Harmony Creek Trail - 4 km
This paved trail is surrounded by lush vegetation and meanders through the valley along Harmony Creek. The natural surroundings of the valley provides a migration corridor for wildlife and naturalization projects have helped improve water
quality. The trail has a number of steep slopes and edges with close proximity to the creek. Caution is advised when accessing and maneuvering the trail.
Waterfront Trail - 11 km
Oshawa's section of the 780 km Lake Ontario Waterfront Trail follows the shores of Lake Ontario. The trails in Lakefront West Park and Stone Street Park were built to meet accessible standards. Caution should be used on other portions of the trail that may contain steep slopes and on roadway portions of the trail.

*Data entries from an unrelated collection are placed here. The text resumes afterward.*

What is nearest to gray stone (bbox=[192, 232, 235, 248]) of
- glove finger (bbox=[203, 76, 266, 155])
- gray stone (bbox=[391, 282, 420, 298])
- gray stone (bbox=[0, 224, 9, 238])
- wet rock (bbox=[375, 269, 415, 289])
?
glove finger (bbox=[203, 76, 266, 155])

Downtown Oshawa is easily accessible from the Joseph Kolodzie Oshawa Creek Bike Path and the Michael Starr Trail. Shop and dine downtown or enjoy the murals and floral displays. Places to visit include The Robert McLaughlin Art Gallery, Oshawa Public Libraries - McLaughlin Branch, City Hall, the Canadian Automotive Museum and Memorial Park. Take in a show or a hockey game at the General Motors Centre or visit Parkwood National Historic Site.
Both the Oshawa Creek and Harmony Creek valleys have vegetation that is typical of Southern Ontario valley lands. A variety of native plant material blends to form an active ecosystem presenting many opportunities to enjoy a variety of recreational activities. Many of the trails are intentionally preserved in a natural state. Whether travelling our trails by foot, rollerblade or bicycle, or enjoying bird watching and fishing, Oshawa's trail system has a lot to offer.
Trail Users Code
Please respect the following code:
- Motorized vehicles are not permitted.
- Please stay on the paved trail.
- Hunting is not permitted.
- Abide by the signs regarding permitted trail use.
- Cyclists must keep right, use a bell or verbal indication when passing, travel at moderate speed, use caution around pedestrians and dismount when crossing streets.
- Keep right to allow others to pass.
- Keep the trails clean use the trash receptacles as provided.
- Keep pets on a leash.
- Leave flowers, plants and trees for others to enjoy.
- Respect and protect our natural resources.
- Be advised that trails are prone to seasonal flooding and freezing.
On weekdays year-round a City employed Trail Attendant is available to answer questions, and help ensure a pleasant and informative experience while using the trails. Keeping the trails free of litter is the responsibility of all users.